The mayor of Mogadishu on Thursday ordered bars, restaurants and hotels along the city's Lido beachfront to close at midnight after complaints from religious leaders.
"In response to several complaints from society, notably religious leaders, the administration orders restaurants and hotels along the Lido beach to close after midnight," Mayor Abdirahman Omar said in a statement.
"Any restaurant or hotel which is at odds with the Islamic religion and the norms of Somali decency will be permanently closed," he said, adding that drugs in particular would not be tolerated.
The popularity of Lido beach establishments is testament to improved security in recent years in this part of the city.
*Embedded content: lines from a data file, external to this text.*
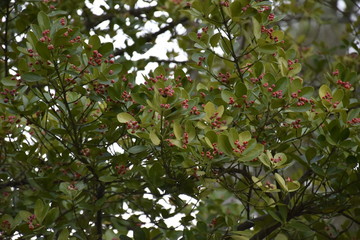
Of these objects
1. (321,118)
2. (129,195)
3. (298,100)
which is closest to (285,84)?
(298,100)

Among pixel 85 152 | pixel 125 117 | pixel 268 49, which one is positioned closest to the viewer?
pixel 125 117

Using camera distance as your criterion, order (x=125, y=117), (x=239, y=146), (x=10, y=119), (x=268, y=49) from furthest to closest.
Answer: (x=10, y=119) < (x=268, y=49) < (x=125, y=117) < (x=239, y=146)

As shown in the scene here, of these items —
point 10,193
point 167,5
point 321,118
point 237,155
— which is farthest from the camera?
point 167,5

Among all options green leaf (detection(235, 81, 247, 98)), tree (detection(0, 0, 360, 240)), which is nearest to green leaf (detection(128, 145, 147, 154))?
tree (detection(0, 0, 360, 240))

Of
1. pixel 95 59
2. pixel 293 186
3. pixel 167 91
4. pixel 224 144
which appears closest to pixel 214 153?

Mogadishu has been regularly targeted by Shabaab, an Al-Qaeda affiliate fighting to overthrow the internationally backed Somali government.
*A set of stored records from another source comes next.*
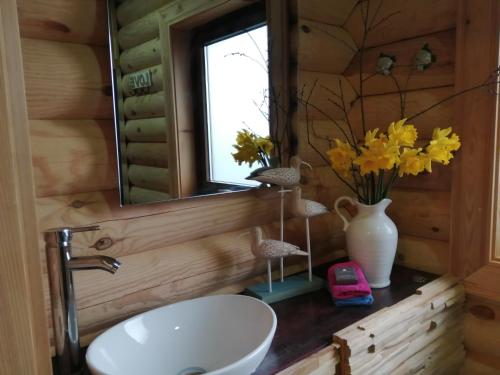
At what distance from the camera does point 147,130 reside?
1031 millimetres

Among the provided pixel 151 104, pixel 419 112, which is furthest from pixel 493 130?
pixel 151 104

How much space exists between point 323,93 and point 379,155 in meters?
0.44

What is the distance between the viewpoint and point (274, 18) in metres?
1.31

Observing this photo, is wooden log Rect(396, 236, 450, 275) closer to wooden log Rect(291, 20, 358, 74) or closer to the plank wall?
the plank wall

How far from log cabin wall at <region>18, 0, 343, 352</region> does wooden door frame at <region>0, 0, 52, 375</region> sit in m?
0.37

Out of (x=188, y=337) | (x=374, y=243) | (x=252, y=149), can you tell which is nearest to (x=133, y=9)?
(x=252, y=149)

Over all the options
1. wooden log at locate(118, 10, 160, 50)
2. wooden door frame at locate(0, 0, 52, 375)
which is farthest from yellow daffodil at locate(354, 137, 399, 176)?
wooden door frame at locate(0, 0, 52, 375)

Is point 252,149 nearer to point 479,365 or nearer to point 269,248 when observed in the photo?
point 269,248

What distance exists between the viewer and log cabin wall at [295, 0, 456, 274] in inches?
51.8

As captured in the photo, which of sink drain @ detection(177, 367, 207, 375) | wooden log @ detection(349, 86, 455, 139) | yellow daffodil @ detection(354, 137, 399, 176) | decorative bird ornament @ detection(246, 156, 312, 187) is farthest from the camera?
wooden log @ detection(349, 86, 455, 139)

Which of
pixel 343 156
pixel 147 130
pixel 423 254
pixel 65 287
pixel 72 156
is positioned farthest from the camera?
pixel 423 254

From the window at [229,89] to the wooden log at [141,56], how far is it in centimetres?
12

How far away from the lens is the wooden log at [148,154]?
1004mm

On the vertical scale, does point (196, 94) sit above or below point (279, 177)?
above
Despite the improvement, in January 2016, 20 people died when Shabaab gunmen detonated a bomb before bursting into one restaurant and spraying customers with gunfire.
In August 2016, seven more people died in another attack on a restaurant close to the beach.
The Shabaab claimed responsibility saying the restaurant was targeted because it was frequented by "apostates" indulging in "obscenity and vice".
Shabaab fighters were pushed out of Somalia's capital in 2011, and subsequently from other towns and cities, by troops from the United Nations-backed African Union Mission in Somalia (AMISOM).
But the Islamists still hold sway in large parts of the countryside.
They launch regular gun and bomb attacks on government, military and civilian targets in Mogadishu as well as ambushes on military convoys and outposts.